Pollsters and political consultants call it Blue America, shorthand for the roughly half of the U.S. population that tends toward liberal values, the Democratic Party and what one consultant calls "morality writ small." It is where abortion is ultimately seen as a personal choice, faith is more often an individual expression than a collective one, and marriage is less a union of two genders than of two people, which is one of the reasons San Francisco is considered the bluest place of all.

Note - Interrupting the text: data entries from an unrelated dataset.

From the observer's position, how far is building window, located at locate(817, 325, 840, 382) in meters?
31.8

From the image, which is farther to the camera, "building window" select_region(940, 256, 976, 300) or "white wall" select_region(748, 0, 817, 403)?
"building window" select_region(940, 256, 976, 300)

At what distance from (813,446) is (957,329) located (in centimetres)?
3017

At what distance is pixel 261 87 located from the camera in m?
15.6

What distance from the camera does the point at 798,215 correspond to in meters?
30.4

Twenty-seven weeks from today, those values will be at the center of a presidential election in which, for many voters, the political choice of Bush vs. Sen. John F. Kerry is a surrogate for a broader referendum. "On lifestyle issues -- marriage, church, sexuality, gay rights, guns. And cultural preferences," says John Kenneth White, a professor of politics at Catholic University. "And the war, too, in the sense that on things like the Patriot Act, how important is security? Another issue is the Ten Commandments."
Is the United States to be guided by the rigid morality of the Ten Commandments, or by something more elastic? By the desire for national security or civil liberties? By the feeling that leaders are authoritative or authoritarian? What is the proper definition of marriage? Of family? Of the true American life?